While returning to full-time employment may work for some older workers, other retirees are seeking more flexible employment. In the UK, of the 50-to-70-year-olds who left the workforce during the pandemic, 69% of those looking to come back want to work part-time – planning a semi-retirement, rather than a fully-fledged one.
New Jersey-based Richard Eisenberg, who started his semi-retirement from journalism in January 2022, divides his time among writing part-time and volunteering, mentoring and experimenting with new challenges he didn’t have time for when he was in full-time work. Eisenberg says he’s “glad to have the extra income”, because the possibility of running out of money is always a back-of-the-mind concern, even though he and his wife have built up solid pension pots. But he’s also keen to keep working for mental stimulation. “I’m not somebody who plays golf,” he says, “so I just felt like if I wasn’t going to be doing some kind of work, I wouldn’t know what to do with myself. And I would get pretty bored, possibly depressed, and I didn’t want that to happen.”
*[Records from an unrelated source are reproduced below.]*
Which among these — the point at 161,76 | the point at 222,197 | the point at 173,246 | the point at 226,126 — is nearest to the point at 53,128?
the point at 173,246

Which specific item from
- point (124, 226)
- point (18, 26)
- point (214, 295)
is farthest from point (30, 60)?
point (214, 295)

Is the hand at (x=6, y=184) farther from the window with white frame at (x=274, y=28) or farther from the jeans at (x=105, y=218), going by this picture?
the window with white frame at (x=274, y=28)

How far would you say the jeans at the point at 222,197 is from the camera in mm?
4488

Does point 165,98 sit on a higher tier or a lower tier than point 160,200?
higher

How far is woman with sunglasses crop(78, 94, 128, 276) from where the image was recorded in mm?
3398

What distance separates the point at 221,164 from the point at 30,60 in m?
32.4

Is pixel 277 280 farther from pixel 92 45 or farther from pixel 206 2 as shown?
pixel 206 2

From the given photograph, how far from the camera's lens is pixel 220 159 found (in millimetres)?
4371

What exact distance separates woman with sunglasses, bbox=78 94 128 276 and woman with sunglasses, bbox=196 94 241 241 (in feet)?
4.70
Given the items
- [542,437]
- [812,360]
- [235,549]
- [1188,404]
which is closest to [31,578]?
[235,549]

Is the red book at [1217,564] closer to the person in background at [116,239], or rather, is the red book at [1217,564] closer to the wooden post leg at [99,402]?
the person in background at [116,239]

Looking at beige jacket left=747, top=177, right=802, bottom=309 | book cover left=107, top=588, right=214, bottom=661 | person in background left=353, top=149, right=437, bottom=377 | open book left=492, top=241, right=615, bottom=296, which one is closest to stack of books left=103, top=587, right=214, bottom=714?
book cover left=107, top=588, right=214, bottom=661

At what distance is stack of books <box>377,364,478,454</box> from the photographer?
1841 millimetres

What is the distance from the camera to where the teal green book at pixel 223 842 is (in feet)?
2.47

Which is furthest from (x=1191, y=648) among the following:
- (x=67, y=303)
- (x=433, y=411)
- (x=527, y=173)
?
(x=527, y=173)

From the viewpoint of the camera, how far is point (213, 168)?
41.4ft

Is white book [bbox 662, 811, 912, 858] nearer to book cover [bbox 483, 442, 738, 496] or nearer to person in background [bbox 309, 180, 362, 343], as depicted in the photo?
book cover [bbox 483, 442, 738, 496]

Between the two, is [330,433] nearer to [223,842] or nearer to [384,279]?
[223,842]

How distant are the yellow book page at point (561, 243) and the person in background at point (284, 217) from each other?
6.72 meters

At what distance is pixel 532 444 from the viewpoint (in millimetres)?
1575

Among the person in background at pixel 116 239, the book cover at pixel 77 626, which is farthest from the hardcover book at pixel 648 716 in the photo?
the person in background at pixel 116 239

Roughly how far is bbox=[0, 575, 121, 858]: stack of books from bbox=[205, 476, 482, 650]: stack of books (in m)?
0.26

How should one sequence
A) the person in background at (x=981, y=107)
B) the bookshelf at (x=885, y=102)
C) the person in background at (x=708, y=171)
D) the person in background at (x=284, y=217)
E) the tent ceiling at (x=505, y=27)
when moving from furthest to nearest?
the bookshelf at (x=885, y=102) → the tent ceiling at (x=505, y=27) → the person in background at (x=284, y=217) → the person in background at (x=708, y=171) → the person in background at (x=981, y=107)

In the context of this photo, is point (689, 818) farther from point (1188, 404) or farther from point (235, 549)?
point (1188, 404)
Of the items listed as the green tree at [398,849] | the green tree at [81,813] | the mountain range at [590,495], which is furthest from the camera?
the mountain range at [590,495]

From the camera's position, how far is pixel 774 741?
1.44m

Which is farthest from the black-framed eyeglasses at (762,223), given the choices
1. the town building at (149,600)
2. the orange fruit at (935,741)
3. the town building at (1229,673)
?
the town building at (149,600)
Unhappiness in retirement is a well-documented issue. Silver, of the University of Toronto Scarborough, says retirement can be “an incredibly dissatisfying experience” for those whose personal and work identities are intertwined. She suggests the pandemic offered many people a preview of retirement - being with your partner all day, or alone all day, without the traditional structures of work – and that some people who traditionally would have retired by now realised the lifestyle didn’t appeal to them.
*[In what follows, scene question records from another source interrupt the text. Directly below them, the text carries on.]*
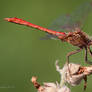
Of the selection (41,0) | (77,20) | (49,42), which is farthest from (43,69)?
(41,0)

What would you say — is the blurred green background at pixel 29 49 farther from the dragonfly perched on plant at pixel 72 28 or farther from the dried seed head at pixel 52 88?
the dried seed head at pixel 52 88

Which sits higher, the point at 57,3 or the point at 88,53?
the point at 57,3

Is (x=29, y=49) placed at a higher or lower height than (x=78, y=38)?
higher

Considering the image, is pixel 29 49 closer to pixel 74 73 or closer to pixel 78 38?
Result: pixel 78 38

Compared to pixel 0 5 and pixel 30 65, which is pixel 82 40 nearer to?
pixel 30 65

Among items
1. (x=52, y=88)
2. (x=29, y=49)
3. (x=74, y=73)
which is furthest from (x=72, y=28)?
(x=29, y=49)

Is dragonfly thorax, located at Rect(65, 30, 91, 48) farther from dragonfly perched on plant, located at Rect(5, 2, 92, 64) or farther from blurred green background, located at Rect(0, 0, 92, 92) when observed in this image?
blurred green background, located at Rect(0, 0, 92, 92)

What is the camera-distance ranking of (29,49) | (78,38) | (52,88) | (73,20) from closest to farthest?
(52,88), (78,38), (73,20), (29,49)
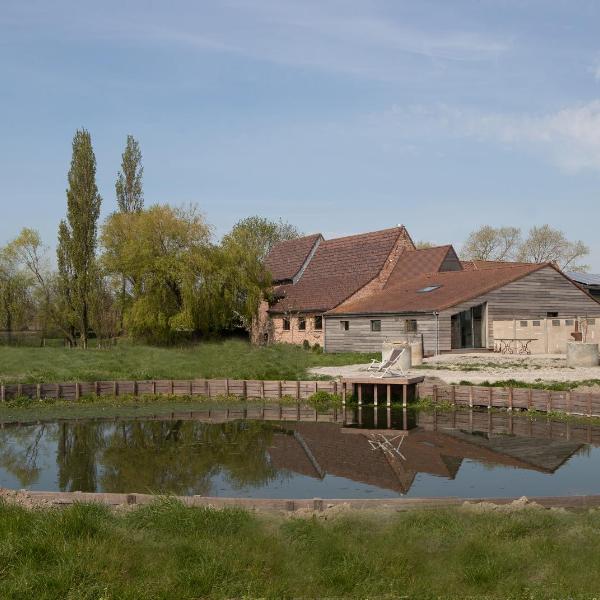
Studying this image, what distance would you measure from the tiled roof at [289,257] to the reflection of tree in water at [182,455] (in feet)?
82.8

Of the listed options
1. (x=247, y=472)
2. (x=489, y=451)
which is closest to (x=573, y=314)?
(x=489, y=451)

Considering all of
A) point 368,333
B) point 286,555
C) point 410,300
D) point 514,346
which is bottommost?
point 286,555

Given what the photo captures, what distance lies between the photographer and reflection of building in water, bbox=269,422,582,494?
15422 mm

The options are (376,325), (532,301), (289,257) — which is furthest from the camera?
(289,257)

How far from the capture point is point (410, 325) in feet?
109

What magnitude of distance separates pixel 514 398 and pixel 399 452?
260 inches

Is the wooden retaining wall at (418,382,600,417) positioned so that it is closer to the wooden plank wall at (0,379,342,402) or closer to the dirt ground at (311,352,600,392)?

Plus, as flexible work practices increasingly become the norm, it’s become much easier to continue to do some work from a retirement setting – as Annie Llewellyn discovered. She retired 10 years ago, after a career as a university lecturer. “The first year, I really enjoyed it,” she says. “But then I realised, I didn’t have enough money to really support myself.” So, she took on freelance work, such as marking papers and giving lectures. “Now I really enjoy the flexibility of having a retirement income plus a job,” says Llewellyn, who lives between Italy and a shared house in Wales.
Since the pandemic has accelerated the adoption of more flexible working practices, Llewellyn has found it much easier to maintain her unretired lifestyle. “Coronavirus changed the world of homeworking,” she says. “I don't work full time by any means, I wouldn't want that, but I think it's a new stage of life.”
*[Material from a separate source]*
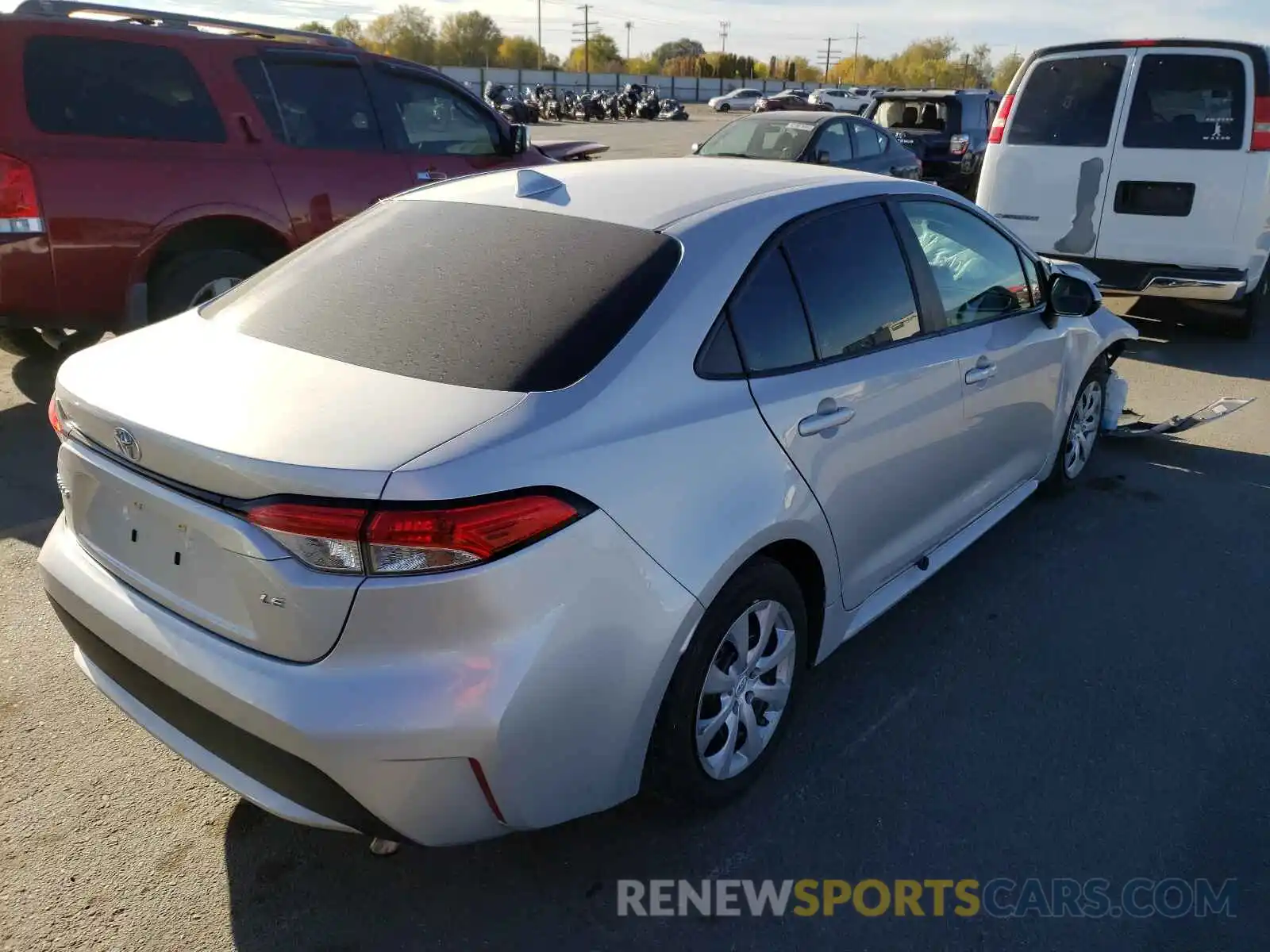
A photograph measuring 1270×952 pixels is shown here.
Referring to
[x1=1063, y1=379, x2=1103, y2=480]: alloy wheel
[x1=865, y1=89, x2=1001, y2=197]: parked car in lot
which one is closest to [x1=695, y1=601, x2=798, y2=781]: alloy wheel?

If current cost-of-living concerns ease, it’s possible that some older workers will no longer feel the need to be employed past retirement. But general trends – we’re living and working longer, and many of us aren’t saving adequate pension pots – suggest that ‘retirement’, for many, will include working in some form.
The shift to flexible work, however, could benefit both today’s retirees and also the younger workers lamented as the generations who will never be able to afford to retire. Before, the wealth gap between boomers and later generations might have meant many people toiling away at their desks well into their 70s.
But flexible working offers a new option – a different version of the beachy retirement fantasy. Last week, Llewellyn took a weekend trip to Corfu with a friend. “I was working for a few hours, but I was swimming, too,” she says.
This flexible version of retirement won’t be available to everyone, but it is an indicator of how the concept itself can and should evolve. “I think it’s really important to recognise that retirement is just a phase that was invented, it’s not a natural progression or an essential stage of life,” says Silver. “I think that now, lots more people will questions what it means, and whether it is really a life goal for everyone.”